YouTube creators are filing a class action lawsuit against OpenAI, alleging that the company used millions of transcripts of YouTube videos to train a generative AI model without notifying or compensating video owners.
In a complaint filed last Friday in the U.S. District Court for the Northern District of California, lawyers for Massachusetts-based YouTube user David Millett allege that OpenAI secretly transcribed Millett and other creators' videos to train models that power its AI-powered chatbot platform ChatGPT and other AI-generated tools and products. By collecting this data, OpenAI “significantly profited” from the creators' work, but violated copyright law and YouTube's terms of service, which prohibit the use of the videos in apps unrelated to YouTube's service, according to the complaint.
“As [OpenAI’s] As AI products become more sophisticated through the use of training datasets, they become more valuable to potential and current users who purchase subscriptions to access them. [OpenAI’s] “This is an OpenAI AI product,” the complaint reads, “but much of the material contained in OpenAI's training datasets comes from works that OpenAI copied without consent, credit, or compensation.”
Millett, who is represented by the law firm Burser & Fisher, is seeking a jury trial and more than $5 million in damages from all YouTube users whose data may have been collected during OpenAI's training.
Generative AI models like OpenAI's have no actual intelligence: you feed them a huge number of examples (movies, audio recordings, essays, etc.) and the model “learns” the likelihood of the data occurring based on patterns (including the context of the surrounding data).
Most models are trained with data taken from public websites or web datasets. Companies argue that fair use protects their efforts to indiscriminately collect data and use it to train commercial models. But many copyright holders disagree and have filed lawsuits to block the practice.
In a sense, video transcriptions have become an important component of training data as other data sources become scarce.
According to data from Originality.AI, more than 35% of the world's top 1,000 websites currently block OpenAI's web crawlers. And a study by MIT's Data Provenance Initiative found that roughly 25% of “high-quality” sources of data are restricted from major datasets used to train AI models. If current trends in access blocking continue, research group Epoch AI predicts that developers will run out of data to train generative AI models between 2026 and 2032.
The New York Times reported in April that OpenAI created its first speech recognition model, Whisper, to transcribe video audio and gather additional training data. According to the Times, the OpenAI team, including OpenAI president Greg Brockman, used Whisper to transcribe more than 1 million hours of video from YouTube and then used the transcripts to train OpenAI's text generation and analysis model, GPT-4.
According to the Times, some OpenAI staffers discussed how such a move could violate YouTube's rules.
In July, Proof News reported that companies including Anthropic, Apple, Salesforce, and Nvidia had trained generative AI models using a dataset called The Pile, which contains hundreds of thousands of subtitles for YouTube videos. Many YouTube creators whose subtitles were included in The Pile were unaware of this or consented to it.
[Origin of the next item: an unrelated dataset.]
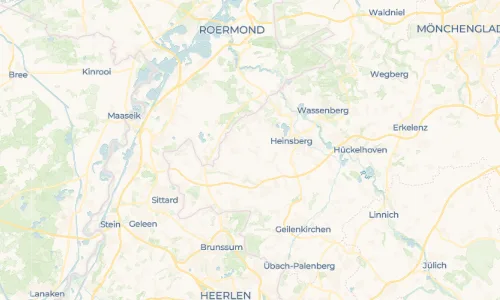 Regenradar Hontem: aktuelle Niederschläge in Hontem und Umgebung, Stand 19. Oktober 2026 um 10:20 Uhr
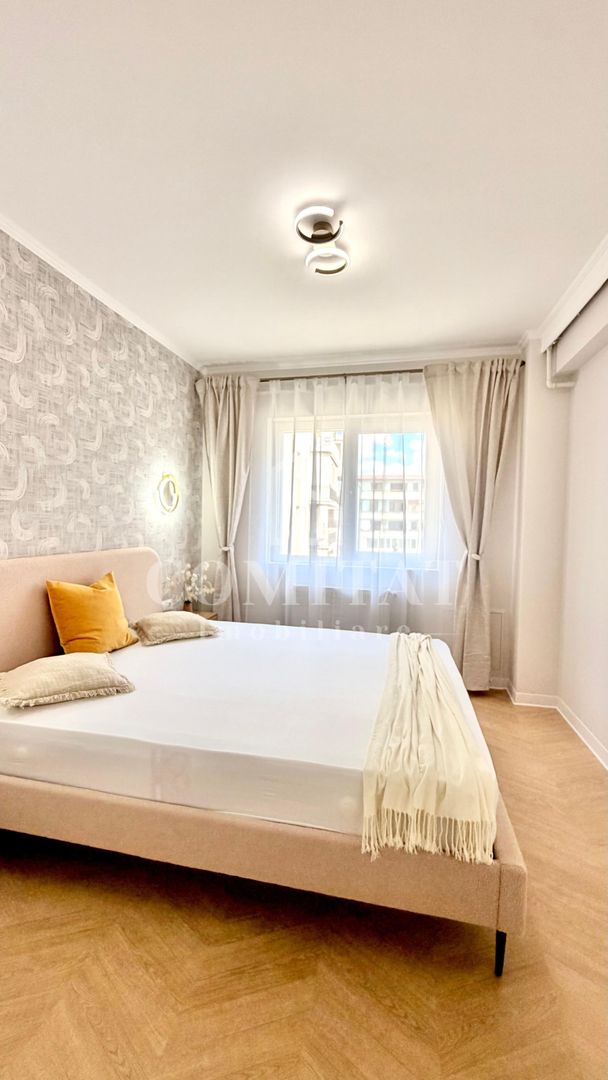 Apartament ultrafinisat | 3 camere | Cartier Terra-Floresti - Poză 9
Apple later issued a statement saying it had no intention of using these models for AI features in its products.
YouTube's parent company, Google, is also looking to use transcripts to train models.
Last year, Google expanded its Terms of Service (ToS) to allow it to use more user data to train its generative AI models. The old ToS left it unclear whether Google could use YouTube data to build products outside of its video platform. The new ToS is much more open and clear.
We have reached out to OpenAI and Google for comment on the class action lawsuit and will update this article if we hear back.
It's been a rough start to the month for OpenAI.
Tesla and X CEO Elon Musk filed a new lawsuit against OpenAI and CEO Sam Altman on Monday, accusing the company of abandoning its non-profit mission by reserving some of its most sophisticated technology for commercial customers. Musk made the same claims in a lawsuit he filed against OpenAI in February, but the new suit similarly alleges OpenAI has engaged in fraudulent practices.